My Perl script to monitor a directory on Unix, stores a list of users to whom a notification mail is sent when the directory it is monitoring is updated.
This is the construct used
dirmon.pl
my $subject = '...';
my $msg = '...';
my $sendto = '[email protected] [email protected] [email protected]';
my $owner = '[email protected]';
...
open my $fh, "|-", "mail", "-s", $subject, $owner, "-c", $sendto
or die "$0: could not start mail: $!";
print $fh $msg or warn "$0: print: $!";
close $fh;
So, right now, for every new user that
I want to send the notification mails to, I need to go to the code and add them to $sendto
. It is fine for me, but I want to distribute the utility to users later and do not want them adding addresses to the list manually, at least not editing the Perl code directly.

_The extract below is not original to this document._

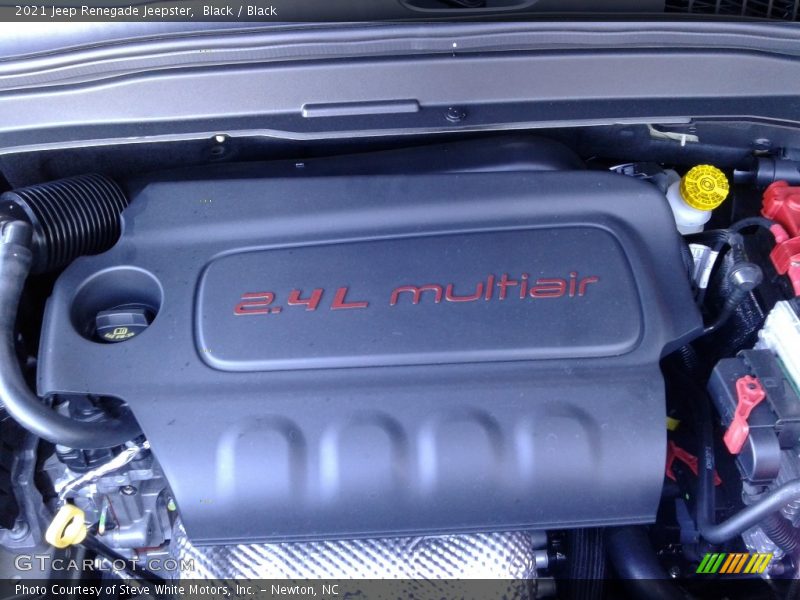 Black / Black 2021 Jeep Renegade Jeepster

There are two alternatives I can think of
Maintaining an external file that has the list of recipients. I can add a flag so that when the user says
dirmon.pl -a [email protected]
, the email address is appended to the file and the next time a mail is sent, the mail goes to this recipient too (dirmon.pl -r [email protected]
to remove the user from the list). The only problem with this is that I need to have one more external file with the script, which I am trying to minimize.I can have self modifying Perl code on the lines of "Can a perl script modify itself?". I am not sure if this is a good idea.
Is first way the best way? Is there any better method to maintain the list of recipients?